Shine, the Israeli startup eager to sell its ad-blocking technology to mobile phone carriers, has landed its first public customer in Caribbean phone carrier Digicel.
Digicel said Wednesday that it will use Shine’s technology first in Jamaica, with plans to roll it out to other Caribbean and South Pacific markets in the coming months.
Shine’s technology plays to a segment of carriers that feel the Internet giants are making profits off the back of their networks without sharing enough revenue — a view popular among some European carriers.
“Companies like Google, Yahoo and Facebook talk a great game and take a lot of credit when it comes to pushing the idea of broadband for all — but they put no money in,” Digicel Group Chairman Denis O’Brien said in a statement. “Instead they unashamedly trade off the efforts and investments of network operators like Digicel to make money for themselves.

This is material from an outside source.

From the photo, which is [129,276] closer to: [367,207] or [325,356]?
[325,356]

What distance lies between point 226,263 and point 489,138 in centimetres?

That’s unacceptable, and we, as a network operator, are taking a stand against them to force them to put their hands in their pockets and play a real role in improving the opportunities for economic empowerment for the global population.”
Shine has been calling for consumers to be spared the cost of paying for ads, last month taking out an ad urging European carriers to deliver advertising toll-free. Chief Marketing Officer Roi Carthy said he isn’t worried about the impact ad blocking could have on an industry that offers many apps for free, relying on advertising to provide the economic engine.
“We are concerned only about one thing — the benefit of consumers, and protecting them from abusive ad tech,” Carthy told Re/code.
Shine says it has signed up other carriers, but said nondisclosure agreements prevent it from naming names.
The company is not alone, with Apple adding support for ad-blocking technology into iOS 9.